Crossroads, by Jonathan Franzen: Testing the Limits of the Family Bond

The Franzen returns! 

You know, for a writer who has such a reputation (warranted or not) for being an unpleasant curmudgeon, he sure understands and seems to like people. And he sure knows how to tell their stories in such a way that even a 600-page novel, like his new novel Crossroads, seems to just fly by.

A few months ago, I attended a Zoom interview with The Franzen, during which he mentioned he's of the (seemingly arbitrary) belief that writers only have six good novels in them, and then they should retire. He said when he started Crossroads, his sixth novel, he was sure it would be his last book — but then he got so into it and the lives of this family, 600 pages later, we have what is the first volume in a trilogy. 

Woo, and may I add, Hoo! 

I for one am delighted about this, because I loved/hated/was absolutely fascinated by this family. To back up a second, Crossroads tells the story of a family of six — the Hildebrandts — living in a suburb of Chicago in the early 1970s. These people are quirky but also about as normal and everyday as people get. The father is an assistant pastor at a local church, the mother is a stay-at-home mom, and the kids do kids-like things, fight with each other, go off to college, try drugs, sex, and rock and roll. 

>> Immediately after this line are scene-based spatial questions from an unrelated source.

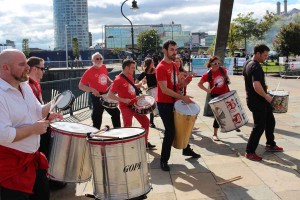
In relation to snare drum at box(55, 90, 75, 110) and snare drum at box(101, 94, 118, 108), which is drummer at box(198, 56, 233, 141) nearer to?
snare drum at box(101, 94, 118, 108)

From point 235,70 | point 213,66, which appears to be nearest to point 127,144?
point 213,66

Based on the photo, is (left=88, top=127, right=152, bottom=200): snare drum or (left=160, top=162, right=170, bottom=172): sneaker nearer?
(left=88, top=127, right=152, bottom=200): snare drum

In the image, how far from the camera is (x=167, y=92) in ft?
17.3

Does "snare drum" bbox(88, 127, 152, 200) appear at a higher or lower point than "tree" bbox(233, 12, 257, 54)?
lower

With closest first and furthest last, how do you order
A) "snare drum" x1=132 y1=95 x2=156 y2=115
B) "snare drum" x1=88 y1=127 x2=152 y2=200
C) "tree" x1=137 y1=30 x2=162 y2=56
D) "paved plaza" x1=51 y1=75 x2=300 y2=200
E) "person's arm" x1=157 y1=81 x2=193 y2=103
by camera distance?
"snare drum" x1=88 y1=127 x2=152 y2=200
"paved plaza" x1=51 y1=75 x2=300 y2=200
"person's arm" x1=157 y1=81 x2=193 y2=103
"snare drum" x1=132 y1=95 x2=156 y2=115
"tree" x1=137 y1=30 x2=162 y2=56

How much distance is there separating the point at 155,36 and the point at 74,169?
78.0 meters

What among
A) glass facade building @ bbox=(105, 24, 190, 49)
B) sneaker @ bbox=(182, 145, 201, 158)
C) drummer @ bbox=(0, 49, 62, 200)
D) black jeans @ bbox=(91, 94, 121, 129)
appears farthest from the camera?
glass facade building @ bbox=(105, 24, 190, 49)

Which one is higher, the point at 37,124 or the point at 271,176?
the point at 37,124

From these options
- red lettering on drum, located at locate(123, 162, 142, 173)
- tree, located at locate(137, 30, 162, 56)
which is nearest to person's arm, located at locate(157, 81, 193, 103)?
red lettering on drum, located at locate(123, 162, 142, 173)

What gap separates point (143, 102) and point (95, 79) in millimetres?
1500

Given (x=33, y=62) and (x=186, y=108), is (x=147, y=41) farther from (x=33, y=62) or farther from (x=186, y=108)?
(x=33, y=62)

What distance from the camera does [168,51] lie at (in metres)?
5.36

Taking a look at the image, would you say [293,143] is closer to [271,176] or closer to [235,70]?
[271,176]

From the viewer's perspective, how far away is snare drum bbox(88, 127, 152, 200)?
3.48 metres
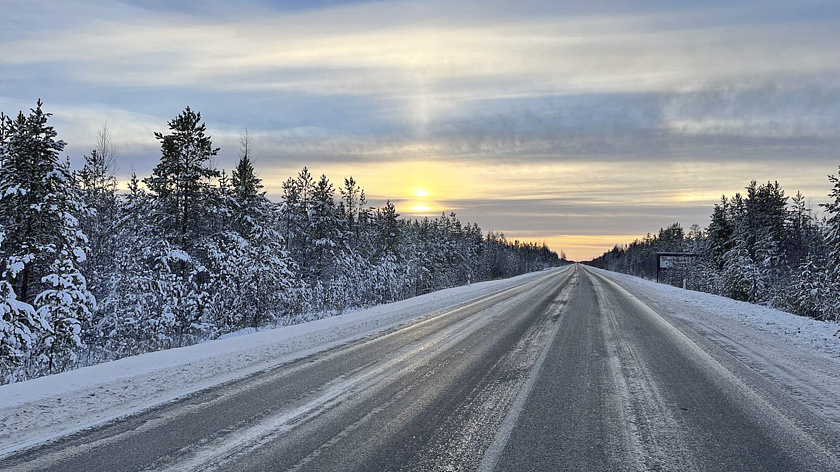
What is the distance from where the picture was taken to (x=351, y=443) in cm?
400

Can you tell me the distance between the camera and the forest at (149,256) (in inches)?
507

As each character wrestles with their own problems (and their checkered pasts, in the parents' cases, especially in the case of mother Marion), things, as is the case with all families who are miserable in their own way, get broken. Each member of this family seems to be striving for his or her own individual definition of freedom (a common Franzen theme), both from the constraints of their family, but also, just to live their lives in the way they believe they're intended to. 

Franzen asks us to consider some pretty itchy questions in Crossroads. For one, when you are so mad at someone you love, how is it possible to repair the damage done by intentional cruelty? For another, how do you overcome the feeling that you may not even, much less love, the people in your own family anymore? 

The revolving character studies and how each of these characters relate to each other is interesting enough to keep us moving along quickly. But what Franzen's really got going on here is a novel about the extremely fine lines between ostensible opposites: love and hate, respect and contempt, faithfulness and infidelity, faith and doubt, empathy and intentional cruelty, and self-righteousness and altruism. 

I don't know if this is my favorite Franzen novel — but it's up there. And I can't wait for the next one!